# Dijkstra's Algorithm in Project Euler# 83: Path sum: four ways

The problem is from here:

The page at Wikipedia said:

1. Assign to every node a tentative distance value: set it to zero for our initial node and to infinity for all other nodes.
2. Set the initial node as current. Mark all other nodes unvisited. Create a set of all the unvisited nodes called the unvisited set.
3. For the current node, consider all of its unvisited neighbors and calculate their tentative distances. Compare the newly calculated tentative distance to the current assigned value and assign the smaller one. For example, if the current node A is marked with a distance of 6, and the edge connecting it with a neighbor B has length 2, then the distance to B (through A) will be 6 + 2 = 8. If B was previously marked with a distance greater than 8 then change it to 8. Otherwise, keep the current value.
4. When we are done considering all of the neighbors of the current node, mark the current node as visited and remove it from the unvisited set.

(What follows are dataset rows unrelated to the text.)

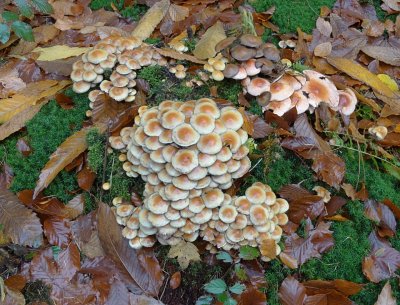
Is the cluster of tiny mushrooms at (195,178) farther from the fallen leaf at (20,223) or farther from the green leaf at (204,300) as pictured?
the fallen leaf at (20,223)

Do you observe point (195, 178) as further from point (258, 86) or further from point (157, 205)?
point (258, 86)

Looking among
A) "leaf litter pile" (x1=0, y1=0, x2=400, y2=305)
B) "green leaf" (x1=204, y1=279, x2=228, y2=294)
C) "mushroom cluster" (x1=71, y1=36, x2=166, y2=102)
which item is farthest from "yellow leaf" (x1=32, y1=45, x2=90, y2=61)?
"green leaf" (x1=204, y1=279, x2=228, y2=294)

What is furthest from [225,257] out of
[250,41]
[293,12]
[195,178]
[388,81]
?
[293,12]

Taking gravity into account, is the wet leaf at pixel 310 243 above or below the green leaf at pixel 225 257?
below

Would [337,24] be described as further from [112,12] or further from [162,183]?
[162,183]

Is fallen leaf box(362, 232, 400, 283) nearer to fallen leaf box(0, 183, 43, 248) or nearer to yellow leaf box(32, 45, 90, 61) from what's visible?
fallen leaf box(0, 183, 43, 248)

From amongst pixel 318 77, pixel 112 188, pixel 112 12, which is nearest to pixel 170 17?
pixel 112 12

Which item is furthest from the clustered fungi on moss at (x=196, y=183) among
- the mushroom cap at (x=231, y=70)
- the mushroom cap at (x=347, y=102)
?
the mushroom cap at (x=347, y=102)
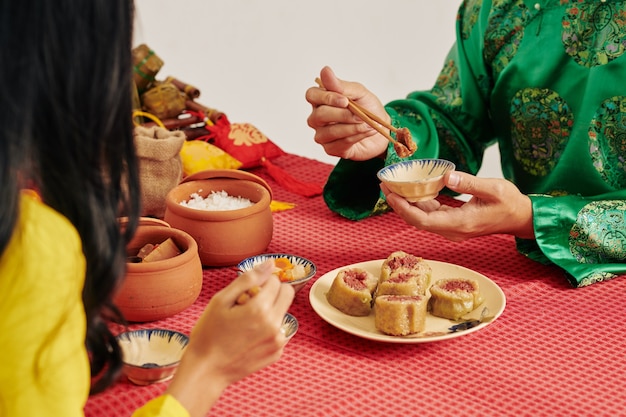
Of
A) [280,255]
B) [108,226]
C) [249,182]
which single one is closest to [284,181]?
[249,182]

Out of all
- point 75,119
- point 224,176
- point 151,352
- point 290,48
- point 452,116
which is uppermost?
point 75,119

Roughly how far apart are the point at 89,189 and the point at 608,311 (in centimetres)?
93

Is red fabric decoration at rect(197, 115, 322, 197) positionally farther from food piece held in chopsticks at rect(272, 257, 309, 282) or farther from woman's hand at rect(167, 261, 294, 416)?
woman's hand at rect(167, 261, 294, 416)

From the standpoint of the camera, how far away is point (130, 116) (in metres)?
0.95

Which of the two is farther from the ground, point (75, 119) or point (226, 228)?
point (75, 119)

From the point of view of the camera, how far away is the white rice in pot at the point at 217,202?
162 centimetres

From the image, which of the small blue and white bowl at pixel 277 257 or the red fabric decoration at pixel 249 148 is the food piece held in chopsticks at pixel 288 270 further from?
the red fabric decoration at pixel 249 148

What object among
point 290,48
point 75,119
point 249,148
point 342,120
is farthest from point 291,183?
point 290,48

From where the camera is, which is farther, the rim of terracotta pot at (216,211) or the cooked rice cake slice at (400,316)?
the rim of terracotta pot at (216,211)

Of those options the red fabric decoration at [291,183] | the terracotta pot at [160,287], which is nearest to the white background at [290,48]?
the red fabric decoration at [291,183]

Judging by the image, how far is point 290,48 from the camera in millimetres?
4594

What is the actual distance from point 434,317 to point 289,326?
0.25 meters

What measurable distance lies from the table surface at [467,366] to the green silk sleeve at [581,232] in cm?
3

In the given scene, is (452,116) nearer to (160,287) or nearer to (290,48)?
(160,287)
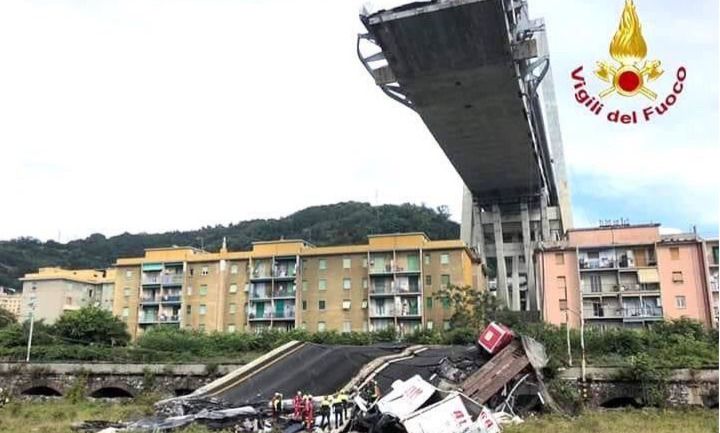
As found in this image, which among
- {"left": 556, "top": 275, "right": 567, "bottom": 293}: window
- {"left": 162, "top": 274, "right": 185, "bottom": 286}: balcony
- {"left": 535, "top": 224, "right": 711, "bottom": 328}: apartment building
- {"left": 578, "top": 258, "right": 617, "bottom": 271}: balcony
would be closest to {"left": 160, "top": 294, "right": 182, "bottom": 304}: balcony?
{"left": 162, "top": 274, "right": 185, "bottom": 286}: balcony

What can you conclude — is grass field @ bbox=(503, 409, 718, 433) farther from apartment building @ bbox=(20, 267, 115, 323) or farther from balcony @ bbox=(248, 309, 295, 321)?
apartment building @ bbox=(20, 267, 115, 323)

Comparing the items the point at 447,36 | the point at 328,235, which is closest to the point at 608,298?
the point at 447,36

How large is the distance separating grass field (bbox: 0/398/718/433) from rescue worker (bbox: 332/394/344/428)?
2.54m

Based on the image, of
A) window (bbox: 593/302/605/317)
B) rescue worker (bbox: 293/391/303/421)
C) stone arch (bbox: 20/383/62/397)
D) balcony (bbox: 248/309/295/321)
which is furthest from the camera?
balcony (bbox: 248/309/295/321)

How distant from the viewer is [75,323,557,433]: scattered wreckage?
12.0 meters

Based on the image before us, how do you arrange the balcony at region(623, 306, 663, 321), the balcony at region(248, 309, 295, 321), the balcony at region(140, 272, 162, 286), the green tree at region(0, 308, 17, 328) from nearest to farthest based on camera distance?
the balcony at region(623, 306, 663, 321) < the balcony at region(248, 309, 295, 321) < the green tree at region(0, 308, 17, 328) < the balcony at region(140, 272, 162, 286)

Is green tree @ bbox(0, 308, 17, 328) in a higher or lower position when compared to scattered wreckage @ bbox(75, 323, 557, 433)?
higher

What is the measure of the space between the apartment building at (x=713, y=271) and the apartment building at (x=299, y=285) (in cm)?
1516

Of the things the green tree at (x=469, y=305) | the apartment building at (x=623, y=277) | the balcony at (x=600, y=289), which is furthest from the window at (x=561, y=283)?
the green tree at (x=469, y=305)

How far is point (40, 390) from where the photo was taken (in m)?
23.2

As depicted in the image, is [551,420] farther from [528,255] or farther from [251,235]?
[251,235]

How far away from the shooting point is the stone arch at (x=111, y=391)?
71.6 ft

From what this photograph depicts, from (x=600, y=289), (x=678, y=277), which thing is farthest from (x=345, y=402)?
(x=678, y=277)

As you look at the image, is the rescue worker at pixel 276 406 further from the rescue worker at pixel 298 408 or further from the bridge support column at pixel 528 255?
the bridge support column at pixel 528 255
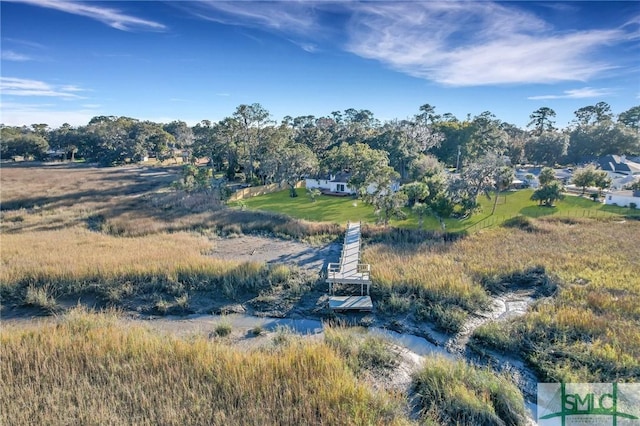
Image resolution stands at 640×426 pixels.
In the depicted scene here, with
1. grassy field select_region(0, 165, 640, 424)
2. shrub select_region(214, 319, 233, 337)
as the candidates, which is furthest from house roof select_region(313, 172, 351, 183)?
shrub select_region(214, 319, 233, 337)

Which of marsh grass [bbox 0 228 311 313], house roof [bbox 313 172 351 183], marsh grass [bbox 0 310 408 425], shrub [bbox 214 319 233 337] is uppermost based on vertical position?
house roof [bbox 313 172 351 183]

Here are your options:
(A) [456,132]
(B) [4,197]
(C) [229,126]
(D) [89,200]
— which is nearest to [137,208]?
(D) [89,200]

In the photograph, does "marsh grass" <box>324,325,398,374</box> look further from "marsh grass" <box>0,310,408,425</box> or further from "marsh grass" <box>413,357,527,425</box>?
"marsh grass" <box>413,357,527,425</box>

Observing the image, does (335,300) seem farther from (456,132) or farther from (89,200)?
(456,132)

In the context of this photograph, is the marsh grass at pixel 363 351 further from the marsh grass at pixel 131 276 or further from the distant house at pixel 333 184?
the distant house at pixel 333 184

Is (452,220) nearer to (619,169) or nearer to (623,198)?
(623,198)

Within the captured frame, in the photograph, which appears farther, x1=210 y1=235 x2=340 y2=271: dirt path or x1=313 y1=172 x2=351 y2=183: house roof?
x1=313 y1=172 x2=351 y2=183: house roof
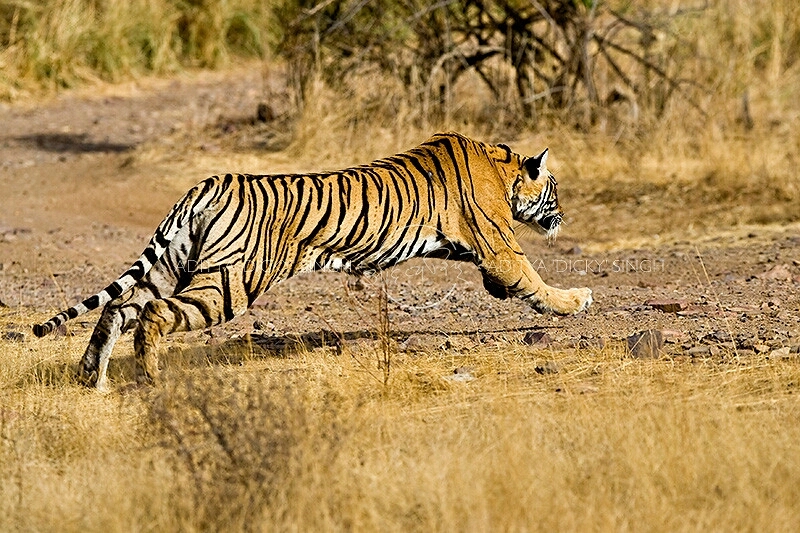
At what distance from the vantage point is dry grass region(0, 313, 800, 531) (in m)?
4.27

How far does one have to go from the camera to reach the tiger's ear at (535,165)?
281 inches

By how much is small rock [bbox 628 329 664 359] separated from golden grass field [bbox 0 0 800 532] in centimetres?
5

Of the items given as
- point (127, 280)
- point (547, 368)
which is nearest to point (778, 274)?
point (547, 368)

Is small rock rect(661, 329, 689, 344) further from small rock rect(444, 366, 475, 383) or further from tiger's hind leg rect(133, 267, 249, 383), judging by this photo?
tiger's hind leg rect(133, 267, 249, 383)

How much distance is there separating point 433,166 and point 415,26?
609cm

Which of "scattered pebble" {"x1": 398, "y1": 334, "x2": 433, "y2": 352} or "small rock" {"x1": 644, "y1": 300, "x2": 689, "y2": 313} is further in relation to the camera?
"small rock" {"x1": 644, "y1": 300, "x2": 689, "y2": 313}

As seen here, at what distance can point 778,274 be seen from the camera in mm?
8281

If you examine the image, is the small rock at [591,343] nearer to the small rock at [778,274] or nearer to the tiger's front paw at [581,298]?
the tiger's front paw at [581,298]

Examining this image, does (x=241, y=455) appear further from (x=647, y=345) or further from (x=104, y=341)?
(x=647, y=345)

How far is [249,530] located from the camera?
13.9 ft

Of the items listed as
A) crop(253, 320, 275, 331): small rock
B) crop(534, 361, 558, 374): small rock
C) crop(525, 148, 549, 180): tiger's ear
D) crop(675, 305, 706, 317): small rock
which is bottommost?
crop(253, 320, 275, 331): small rock

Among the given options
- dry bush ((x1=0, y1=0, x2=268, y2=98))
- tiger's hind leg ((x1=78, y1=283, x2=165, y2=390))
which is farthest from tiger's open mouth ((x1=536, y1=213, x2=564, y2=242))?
dry bush ((x1=0, y1=0, x2=268, y2=98))

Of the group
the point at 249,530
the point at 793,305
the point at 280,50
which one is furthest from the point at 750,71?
the point at 249,530

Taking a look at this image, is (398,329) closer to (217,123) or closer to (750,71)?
(217,123)
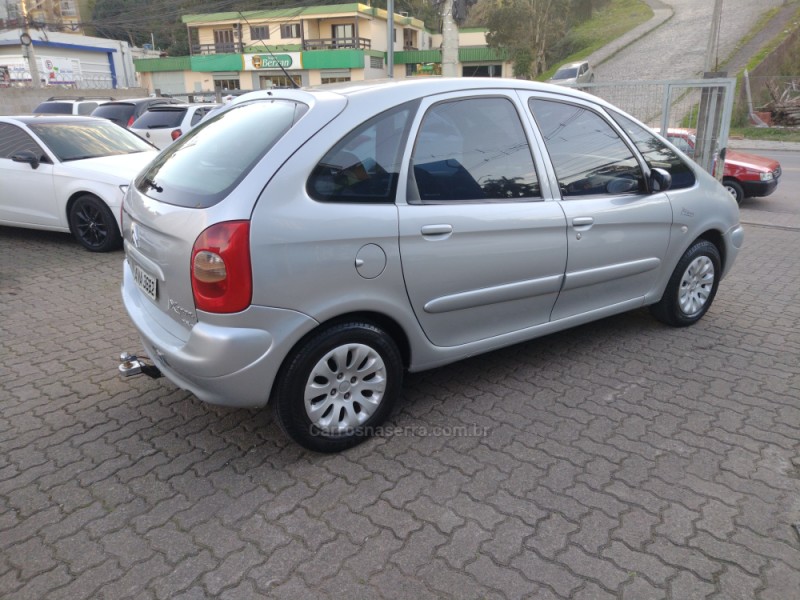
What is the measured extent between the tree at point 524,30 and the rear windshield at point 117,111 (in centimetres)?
3604

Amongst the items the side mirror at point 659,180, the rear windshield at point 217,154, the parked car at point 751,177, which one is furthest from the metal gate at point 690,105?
the rear windshield at point 217,154

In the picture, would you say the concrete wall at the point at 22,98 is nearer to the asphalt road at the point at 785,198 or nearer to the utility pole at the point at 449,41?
the utility pole at the point at 449,41

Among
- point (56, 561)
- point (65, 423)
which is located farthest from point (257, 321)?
point (65, 423)

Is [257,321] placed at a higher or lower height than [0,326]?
higher

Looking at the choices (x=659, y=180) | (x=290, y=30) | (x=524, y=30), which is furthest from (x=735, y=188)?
(x=290, y=30)

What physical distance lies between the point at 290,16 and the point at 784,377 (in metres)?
49.0

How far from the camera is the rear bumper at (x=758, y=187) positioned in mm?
10211

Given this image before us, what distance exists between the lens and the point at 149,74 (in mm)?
54719

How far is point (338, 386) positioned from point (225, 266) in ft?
2.65

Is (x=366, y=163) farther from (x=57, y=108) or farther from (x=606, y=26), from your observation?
(x=606, y=26)

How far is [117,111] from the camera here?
14711mm

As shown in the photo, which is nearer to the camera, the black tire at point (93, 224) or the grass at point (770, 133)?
the black tire at point (93, 224)

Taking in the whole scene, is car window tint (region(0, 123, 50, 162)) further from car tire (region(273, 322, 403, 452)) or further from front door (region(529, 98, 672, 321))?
front door (region(529, 98, 672, 321))

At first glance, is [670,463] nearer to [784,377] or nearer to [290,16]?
[784,377]
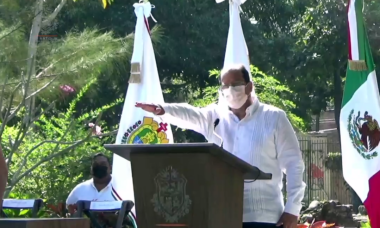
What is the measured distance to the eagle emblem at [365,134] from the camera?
6906mm

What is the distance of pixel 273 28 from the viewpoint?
20016mm

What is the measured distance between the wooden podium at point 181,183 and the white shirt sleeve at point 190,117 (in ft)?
2.02

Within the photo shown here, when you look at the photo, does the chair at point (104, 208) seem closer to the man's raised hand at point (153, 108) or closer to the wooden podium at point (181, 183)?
the man's raised hand at point (153, 108)

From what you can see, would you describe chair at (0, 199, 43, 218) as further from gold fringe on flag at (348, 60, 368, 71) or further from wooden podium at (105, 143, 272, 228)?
wooden podium at (105, 143, 272, 228)

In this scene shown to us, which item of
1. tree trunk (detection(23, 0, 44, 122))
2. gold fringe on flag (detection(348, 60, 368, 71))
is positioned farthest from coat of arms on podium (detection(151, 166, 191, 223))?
tree trunk (detection(23, 0, 44, 122))

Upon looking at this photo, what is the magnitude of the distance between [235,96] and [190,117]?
0.26 m

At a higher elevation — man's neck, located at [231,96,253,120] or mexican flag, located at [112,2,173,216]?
mexican flag, located at [112,2,173,216]

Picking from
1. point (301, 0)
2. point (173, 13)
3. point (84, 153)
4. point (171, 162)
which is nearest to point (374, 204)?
point (171, 162)

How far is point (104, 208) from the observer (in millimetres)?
6285

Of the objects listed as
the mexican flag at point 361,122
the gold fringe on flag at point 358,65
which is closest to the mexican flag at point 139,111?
the mexican flag at point 361,122

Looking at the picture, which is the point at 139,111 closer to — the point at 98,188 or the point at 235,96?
the point at 98,188

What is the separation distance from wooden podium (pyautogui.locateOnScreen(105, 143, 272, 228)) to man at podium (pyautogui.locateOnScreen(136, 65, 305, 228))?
1.72 feet

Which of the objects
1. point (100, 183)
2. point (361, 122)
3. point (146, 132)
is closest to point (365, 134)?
point (361, 122)

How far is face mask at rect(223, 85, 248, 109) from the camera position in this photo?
4.04 m
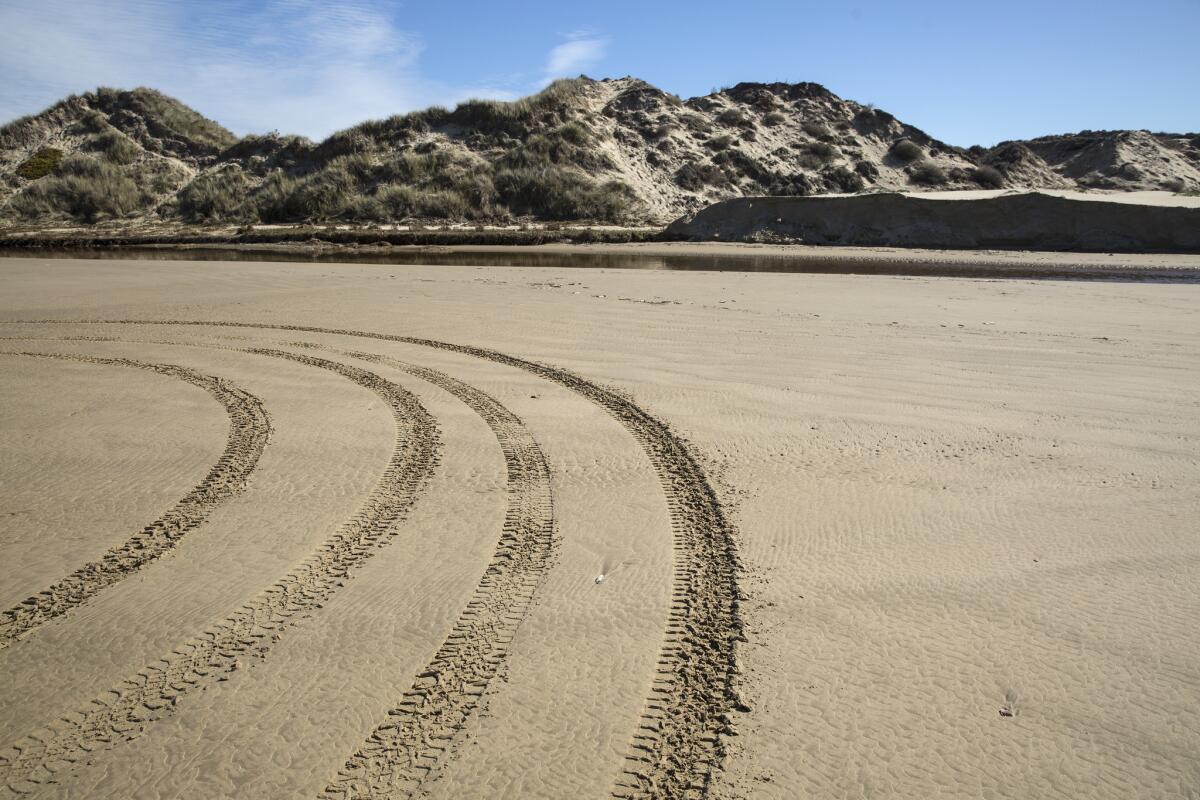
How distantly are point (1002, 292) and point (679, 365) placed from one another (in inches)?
310

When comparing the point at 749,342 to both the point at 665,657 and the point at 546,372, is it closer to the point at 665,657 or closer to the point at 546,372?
the point at 546,372

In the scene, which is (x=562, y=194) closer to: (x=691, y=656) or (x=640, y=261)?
(x=640, y=261)

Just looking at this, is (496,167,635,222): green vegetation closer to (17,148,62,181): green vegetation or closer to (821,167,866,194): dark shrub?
(821,167,866,194): dark shrub

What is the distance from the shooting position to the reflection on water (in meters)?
14.8

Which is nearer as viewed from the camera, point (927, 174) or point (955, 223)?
point (955, 223)

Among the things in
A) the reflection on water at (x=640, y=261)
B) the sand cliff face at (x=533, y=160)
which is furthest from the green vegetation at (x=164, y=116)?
the reflection on water at (x=640, y=261)

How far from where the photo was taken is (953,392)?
17.4 feet

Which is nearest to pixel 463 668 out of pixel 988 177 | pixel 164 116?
pixel 988 177

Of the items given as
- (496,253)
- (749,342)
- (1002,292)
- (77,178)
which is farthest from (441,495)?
(77,178)

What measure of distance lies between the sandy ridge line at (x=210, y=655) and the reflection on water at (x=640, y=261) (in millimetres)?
13041

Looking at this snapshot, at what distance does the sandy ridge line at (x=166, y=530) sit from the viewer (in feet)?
8.51

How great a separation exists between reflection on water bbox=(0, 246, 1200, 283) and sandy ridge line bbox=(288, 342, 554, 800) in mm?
13060

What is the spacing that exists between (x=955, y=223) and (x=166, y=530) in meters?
22.9

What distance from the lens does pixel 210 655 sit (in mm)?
2332
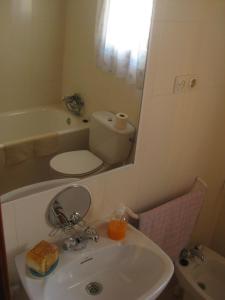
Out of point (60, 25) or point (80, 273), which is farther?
point (80, 273)

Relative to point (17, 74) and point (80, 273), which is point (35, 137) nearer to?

A visited node will never be checked again.
5. If the destination node has been marked visited (when planning a route between two specific nodes) or if the smallest tentative distance among the nodes in the unvisited set is infinity (when planning a complete traversal; occurs when there is no connection between the initial node and remaining unvisited nodes), then stop. The algorithm has finished.
6. Otherwise, select the unvisited node that is marked with the smallest tentative distance, set it as the new "current node", and go back to step 3.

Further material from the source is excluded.